Segment Start: Document passage

Parchure and her team collected speech samples from patients with post-stroke aphasia. She used this data to train an explainable AI algorithm, testing it to account for various language tasks and make predictions for patient recovery based on a diverse range of clinically relevant information. The tool also integrated personal attributes, such as the size of a stroke and individual social support.
“Incorporating language into the fold adds a new layer of considering human [and] brain complexity,” Parchure says, noting how the explainable AI tool was also able to predict speech performance word by word.
This granularity can help clinicians better uncover the underlying factors affecting a patient’s speech abilities and inform nuanced treatment and predicted recovery. What makes the model especially useful, Parchure says, is the ability to share the reasoning behind its recommendations.
“It’ll help tailor speech therapy for where exactly people are having trouble,” Parchure says. “We can really meet patients where they are in a more personalized manner.”

Segment End: Document passage

Work order -
Continue the passage on Parchure's explainable AI tool for aphasia recovery, picking up after its final quotation.

Segment Start: Records shown

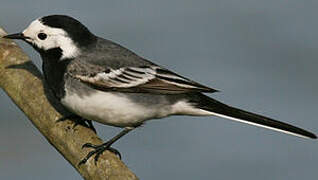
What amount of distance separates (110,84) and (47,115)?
Answer: 509 millimetres

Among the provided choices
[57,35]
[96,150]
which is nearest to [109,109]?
[96,150]

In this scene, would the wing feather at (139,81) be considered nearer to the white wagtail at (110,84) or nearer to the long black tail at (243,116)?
the white wagtail at (110,84)

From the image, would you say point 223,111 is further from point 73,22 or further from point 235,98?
point 235,98

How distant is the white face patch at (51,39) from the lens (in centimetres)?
582

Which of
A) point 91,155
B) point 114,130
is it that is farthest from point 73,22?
point 114,130

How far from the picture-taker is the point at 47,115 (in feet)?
18.6

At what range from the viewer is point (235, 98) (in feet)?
31.8

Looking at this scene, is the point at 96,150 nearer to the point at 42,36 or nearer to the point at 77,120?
the point at 77,120

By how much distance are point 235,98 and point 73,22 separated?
420 cm

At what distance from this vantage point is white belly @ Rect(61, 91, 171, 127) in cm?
560

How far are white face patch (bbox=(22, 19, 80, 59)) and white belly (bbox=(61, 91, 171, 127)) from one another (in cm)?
40

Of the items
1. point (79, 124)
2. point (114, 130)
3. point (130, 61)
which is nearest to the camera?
point (79, 124)

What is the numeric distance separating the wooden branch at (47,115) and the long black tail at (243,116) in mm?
905

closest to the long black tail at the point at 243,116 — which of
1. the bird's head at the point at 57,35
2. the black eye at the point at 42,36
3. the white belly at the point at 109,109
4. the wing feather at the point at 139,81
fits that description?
the wing feather at the point at 139,81
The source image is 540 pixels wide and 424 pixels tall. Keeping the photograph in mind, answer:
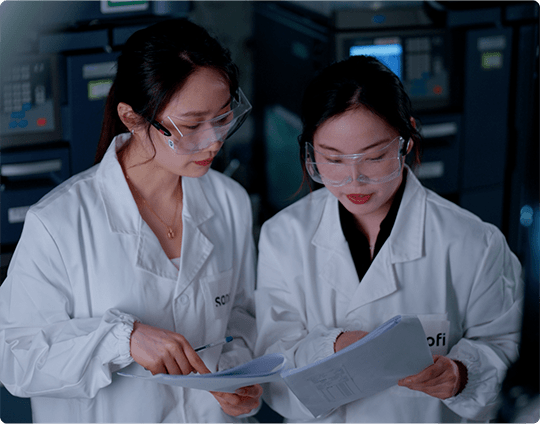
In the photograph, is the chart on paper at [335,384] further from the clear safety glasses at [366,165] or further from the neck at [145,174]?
the neck at [145,174]

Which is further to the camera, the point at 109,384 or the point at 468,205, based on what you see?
the point at 468,205

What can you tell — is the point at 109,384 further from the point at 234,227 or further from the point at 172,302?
the point at 234,227

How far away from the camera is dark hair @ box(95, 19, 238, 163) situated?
139cm

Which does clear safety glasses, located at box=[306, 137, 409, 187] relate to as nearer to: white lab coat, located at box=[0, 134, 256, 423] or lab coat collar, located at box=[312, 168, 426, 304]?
lab coat collar, located at box=[312, 168, 426, 304]

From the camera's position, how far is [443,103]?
2.52 meters

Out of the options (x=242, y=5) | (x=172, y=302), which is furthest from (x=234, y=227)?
(x=242, y=5)

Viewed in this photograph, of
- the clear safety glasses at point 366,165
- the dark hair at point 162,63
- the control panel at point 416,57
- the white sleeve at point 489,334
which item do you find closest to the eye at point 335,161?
the clear safety glasses at point 366,165

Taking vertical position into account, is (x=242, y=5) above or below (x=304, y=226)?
above

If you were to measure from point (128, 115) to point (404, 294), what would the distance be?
787 mm

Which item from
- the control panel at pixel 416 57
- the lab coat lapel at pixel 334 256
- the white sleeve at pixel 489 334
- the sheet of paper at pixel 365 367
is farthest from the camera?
the control panel at pixel 416 57

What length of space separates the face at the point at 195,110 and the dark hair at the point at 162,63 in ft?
0.06

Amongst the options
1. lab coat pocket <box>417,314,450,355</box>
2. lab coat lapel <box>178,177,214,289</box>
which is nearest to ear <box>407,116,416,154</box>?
lab coat pocket <box>417,314,450,355</box>

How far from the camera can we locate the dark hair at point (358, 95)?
4.54 feet

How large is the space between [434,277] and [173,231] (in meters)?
0.66
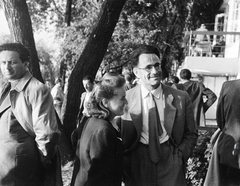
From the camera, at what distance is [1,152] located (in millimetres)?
2824

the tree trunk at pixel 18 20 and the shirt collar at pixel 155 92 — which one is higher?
the tree trunk at pixel 18 20

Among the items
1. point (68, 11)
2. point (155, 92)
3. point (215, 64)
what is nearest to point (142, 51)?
point (155, 92)

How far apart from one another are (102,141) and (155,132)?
0.57m

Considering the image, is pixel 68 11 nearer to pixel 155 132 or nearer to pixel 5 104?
pixel 5 104

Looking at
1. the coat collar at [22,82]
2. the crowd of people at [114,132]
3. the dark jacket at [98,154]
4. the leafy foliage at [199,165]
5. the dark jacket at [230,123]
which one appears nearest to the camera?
the dark jacket at [98,154]

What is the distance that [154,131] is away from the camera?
9.66ft

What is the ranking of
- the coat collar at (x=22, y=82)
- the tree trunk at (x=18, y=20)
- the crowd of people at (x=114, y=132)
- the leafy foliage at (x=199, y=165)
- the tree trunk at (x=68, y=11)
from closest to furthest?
1. the crowd of people at (x=114, y=132)
2. the coat collar at (x=22, y=82)
3. the leafy foliage at (x=199, y=165)
4. the tree trunk at (x=18, y=20)
5. the tree trunk at (x=68, y=11)

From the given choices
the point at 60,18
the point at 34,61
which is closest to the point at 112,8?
the point at 34,61

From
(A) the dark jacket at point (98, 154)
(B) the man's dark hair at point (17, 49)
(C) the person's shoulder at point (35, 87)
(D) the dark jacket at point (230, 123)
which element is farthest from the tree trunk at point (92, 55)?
(A) the dark jacket at point (98, 154)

Segment End: Records shown

Answer to this exercise -
Parchure and colleagues developed and launched an AI-powered app for use in clinical and research settings. A particularly innovative feature of this research, Parchure says, is that the AI model can simulate a “digital twin” for each patient, which functions as a predictive tool for language recovery.
The simulated “twin” provides a comparative example of how a patient may respond to different treatments, which can elevate clinical trial efficiency by allowing researchers to compare projected versus actual recovery.
“The goal of my MD-PhD training has been to translate advances in research in a way that will benefit patients,” says Parchure, who was awarded Best Poster in Translational Research at the 2025 PSOM Student Research Symposium.
Parchure anticipates that over the next decade, AI will play a pivotal role in personalizing speech therapy and help build a world in which every stroke survivor with aphasia can reconnect with the joy of language.